▸ **WORK INSTRUCTION A**
Copy the new-baby article word for word, from "Three days after" up to and including "brand new parents.".
▸ **WORK INSTRUCTION B**
Answer these questions about the new-baby article:
(i) How long did the first postpartum walk to the milk store take?
(ii) What does Nancy Klebaum suggest doing in the month before the birth?
(iii) Which snacks are named as good bets?

-------- TEXT PASSAGE --------

Ten steps to a good start with your new baby

By Elizabeth Wilton
Coming home: First weeks with your baby

Three days after I brought my new baby home from the hospital, I went out for my first postpartum walk. It was a five-minute shuffle to the milk store on a blustery winter’s day. Two unforgettable thoughts cycled through my mind: So this is what it feels like to have absolutely no stomach muscles; and I will never again be able to pop out of the house without planning for my baby! I was delighted with my newborn son, but suddenly felt a sense of panic and deep despair — feelings not uncommon to many brand new parents.

The first few weeks at home with your new baby can be a challenging time. It’s easy to feel overwhelmed when you are exhausted and caring for your baby 24/7. Here are 10 tips to make your transition to parenthood a little easier:

1. Stock your fridge A fridge and freezer brimming with healthy food can be a blessing in those early days with a newborn. Nancy Klebaum, an RN and clinical coordinator of Saskatoon’s maternal visiting program, suggests that in the month before the birth, try to double up on everything you cook and put the extra portions in the freezer. If you don’t have the time or energy to cook, stock the fridge with healthy frozen foods. And look for snacks that can be eaten easily with one hand — so you can eat and nurse at the same time! Fruit, precut veggies, tube yogurt and muffins are good bets.

-------- DATA EXCERPTS --------

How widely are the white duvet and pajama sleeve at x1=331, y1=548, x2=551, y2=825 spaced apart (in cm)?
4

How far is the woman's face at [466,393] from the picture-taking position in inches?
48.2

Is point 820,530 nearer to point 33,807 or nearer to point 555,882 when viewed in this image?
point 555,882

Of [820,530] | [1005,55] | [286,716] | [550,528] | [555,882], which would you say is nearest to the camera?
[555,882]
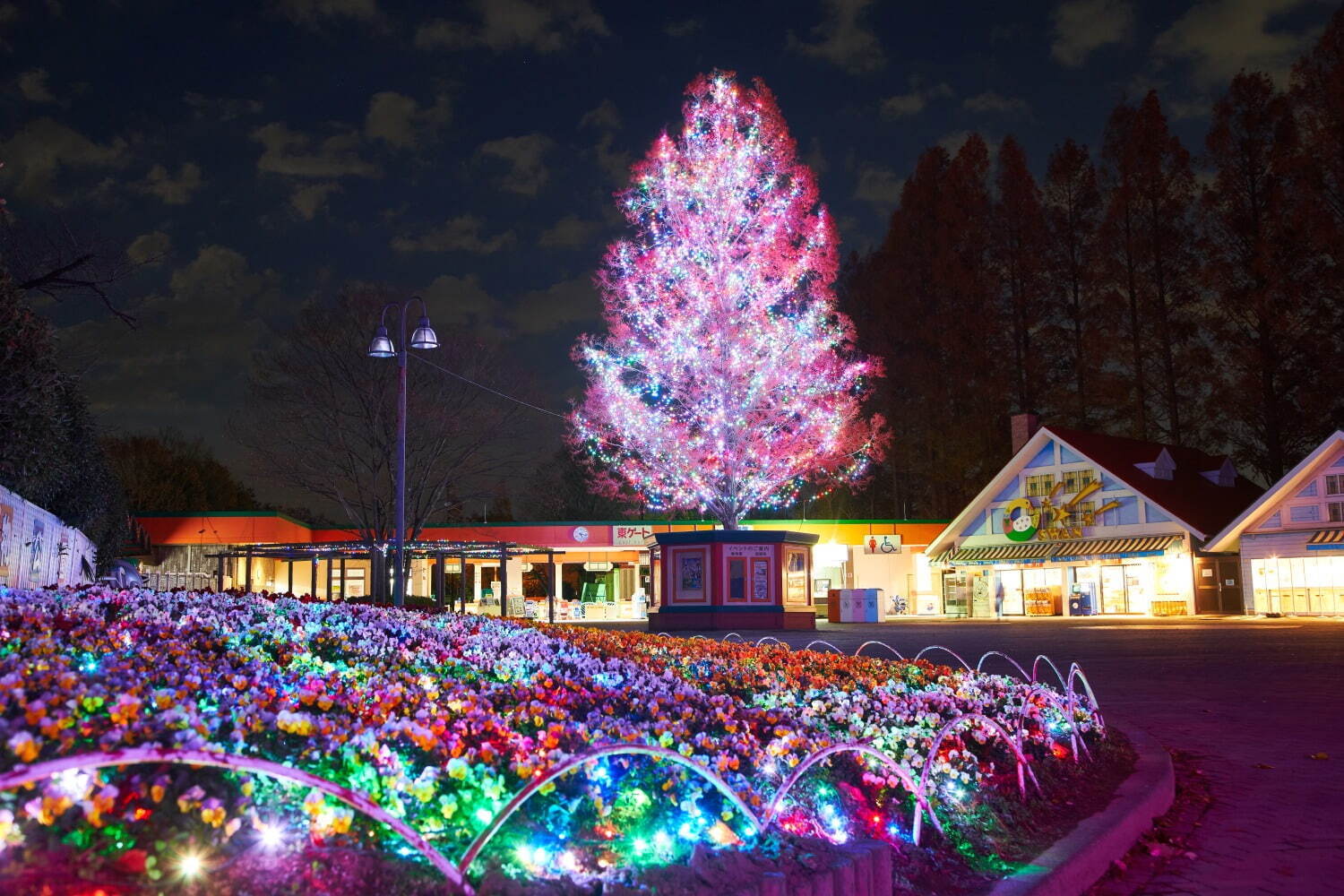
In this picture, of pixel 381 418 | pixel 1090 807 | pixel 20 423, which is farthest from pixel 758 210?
pixel 1090 807

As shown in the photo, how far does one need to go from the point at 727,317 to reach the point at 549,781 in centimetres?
2169

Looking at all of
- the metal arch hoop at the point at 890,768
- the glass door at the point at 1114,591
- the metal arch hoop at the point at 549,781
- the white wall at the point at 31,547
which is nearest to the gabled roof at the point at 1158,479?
the glass door at the point at 1114,591

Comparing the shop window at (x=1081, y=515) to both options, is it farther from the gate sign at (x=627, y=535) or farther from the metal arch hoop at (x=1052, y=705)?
the metal arch hoop at (x=1052, y=705)

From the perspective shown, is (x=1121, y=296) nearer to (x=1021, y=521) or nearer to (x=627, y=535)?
(x=1021, y=521)

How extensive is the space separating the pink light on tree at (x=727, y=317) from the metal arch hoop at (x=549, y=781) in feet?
68.3

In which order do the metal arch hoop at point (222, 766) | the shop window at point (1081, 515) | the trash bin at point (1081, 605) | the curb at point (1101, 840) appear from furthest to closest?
the shop window at point (1081, 515) < the trash bin at point (1081, 605) < the curb at point (1101, 840) < the metal arch hoop at point (222, 766)

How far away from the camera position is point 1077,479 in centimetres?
3847

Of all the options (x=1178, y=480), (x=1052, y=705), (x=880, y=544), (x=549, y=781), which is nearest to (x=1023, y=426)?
(x=1178, y=480)

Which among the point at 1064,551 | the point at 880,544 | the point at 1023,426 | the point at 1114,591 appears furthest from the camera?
the point at 880,544

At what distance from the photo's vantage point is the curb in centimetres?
433

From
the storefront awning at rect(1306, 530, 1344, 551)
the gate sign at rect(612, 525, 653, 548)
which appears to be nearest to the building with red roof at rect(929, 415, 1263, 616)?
the storefront awning at rect(1306, 530, 1344, 551)

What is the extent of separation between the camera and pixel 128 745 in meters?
3.28

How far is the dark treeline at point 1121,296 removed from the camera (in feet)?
129

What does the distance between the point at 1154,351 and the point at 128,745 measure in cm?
4681
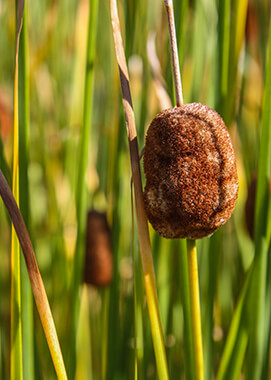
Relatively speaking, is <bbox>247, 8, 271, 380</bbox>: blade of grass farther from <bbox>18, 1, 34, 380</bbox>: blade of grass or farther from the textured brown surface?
<bbox>18, 1, 34, 380</bbox>: blade of grass

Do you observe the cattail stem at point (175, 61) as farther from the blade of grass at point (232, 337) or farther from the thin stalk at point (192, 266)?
the blade of grass at point (232, 337)

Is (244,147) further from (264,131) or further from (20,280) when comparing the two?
(20,280)

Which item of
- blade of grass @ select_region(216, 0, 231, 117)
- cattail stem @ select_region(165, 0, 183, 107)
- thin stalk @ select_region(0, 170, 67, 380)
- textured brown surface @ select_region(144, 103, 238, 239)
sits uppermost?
blade of grass @ select_region(216, 0, 231, 117)

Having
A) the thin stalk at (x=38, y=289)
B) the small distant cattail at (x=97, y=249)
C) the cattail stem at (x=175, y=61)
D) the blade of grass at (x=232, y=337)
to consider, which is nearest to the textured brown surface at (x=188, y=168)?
the cattail stem at (x=175, y=61)

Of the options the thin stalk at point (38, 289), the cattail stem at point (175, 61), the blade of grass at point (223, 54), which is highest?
the blade of grass at point (223, 54)

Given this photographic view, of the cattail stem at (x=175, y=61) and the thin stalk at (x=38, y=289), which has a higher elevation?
the cattail stem at (x=175, y=61)

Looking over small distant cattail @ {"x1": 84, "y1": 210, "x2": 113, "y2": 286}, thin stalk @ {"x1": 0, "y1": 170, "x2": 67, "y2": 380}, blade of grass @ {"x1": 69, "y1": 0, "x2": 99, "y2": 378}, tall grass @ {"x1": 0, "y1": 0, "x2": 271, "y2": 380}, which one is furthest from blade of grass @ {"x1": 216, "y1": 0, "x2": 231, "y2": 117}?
small distant cattail @ {"x1": 84, "y1": 210, "x2": 113, "y2": 286}

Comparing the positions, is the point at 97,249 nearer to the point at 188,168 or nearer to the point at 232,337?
the point at 232,337
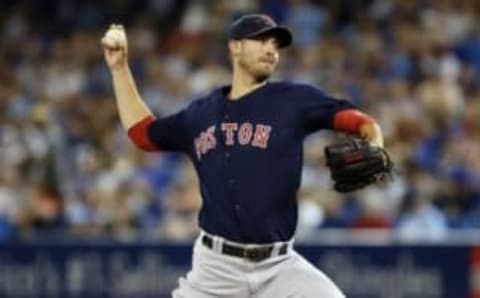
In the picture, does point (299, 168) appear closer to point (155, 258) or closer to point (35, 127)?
point (155, 258)

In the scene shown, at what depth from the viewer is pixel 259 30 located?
22.8 feet

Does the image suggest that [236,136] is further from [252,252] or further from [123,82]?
[123,82]

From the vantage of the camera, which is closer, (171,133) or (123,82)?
(171,133)

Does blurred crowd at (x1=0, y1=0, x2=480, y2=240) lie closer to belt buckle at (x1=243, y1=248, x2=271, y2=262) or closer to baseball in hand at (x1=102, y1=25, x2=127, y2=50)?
baseball in hand at (x1=102, y1=25, x2=127, y2=50)

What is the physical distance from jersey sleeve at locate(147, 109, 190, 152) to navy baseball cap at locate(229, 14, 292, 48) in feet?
1.51

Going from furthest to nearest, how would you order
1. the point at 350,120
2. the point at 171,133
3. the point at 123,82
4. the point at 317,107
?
the point at 123,82 → the point at 171,133 → the point at 317,107 → the point at 350,120

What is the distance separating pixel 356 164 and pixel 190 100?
8296mm

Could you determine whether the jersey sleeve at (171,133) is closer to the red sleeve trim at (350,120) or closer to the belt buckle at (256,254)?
the belt buckle at (256,254)

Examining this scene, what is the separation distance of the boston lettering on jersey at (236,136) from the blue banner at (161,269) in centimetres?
447

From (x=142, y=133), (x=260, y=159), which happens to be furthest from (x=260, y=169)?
(x=142, y=133)

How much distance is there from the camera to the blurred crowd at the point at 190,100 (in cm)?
1235

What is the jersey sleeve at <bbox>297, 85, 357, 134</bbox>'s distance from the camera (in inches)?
264

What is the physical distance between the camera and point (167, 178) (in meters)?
13.7

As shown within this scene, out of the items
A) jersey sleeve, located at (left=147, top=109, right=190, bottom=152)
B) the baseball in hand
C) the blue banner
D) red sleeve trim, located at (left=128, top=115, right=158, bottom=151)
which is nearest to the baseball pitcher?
jersey sleeve, located at (left=147, top=109, right=190, bottom=152)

--------

▸ **WRITTEN ANSWER A**
Three days after I brought my new baby home from the hospital, I went out for my first postpartum walk. It was a five-minute shuffle to the milk store on a blustery winter’s day. Two unforgettable thoughts cycled through my mind: So this is what it feels like to have absolutely no stomach muscles; and I will never again be able to pop out of the house without planning for my baby! I was delighted with my newborn son, but suddenly felt a sense of panic and deep despair — feelings not uncommon to many brand new parents.

▸ **WRITTEN ANSWER B**
(i) Five minutes.
(ii) Double up on everything you cook and put the extra portions in the freezer.
(iii) Fruit, precut veggies, tube yogurt and muffins.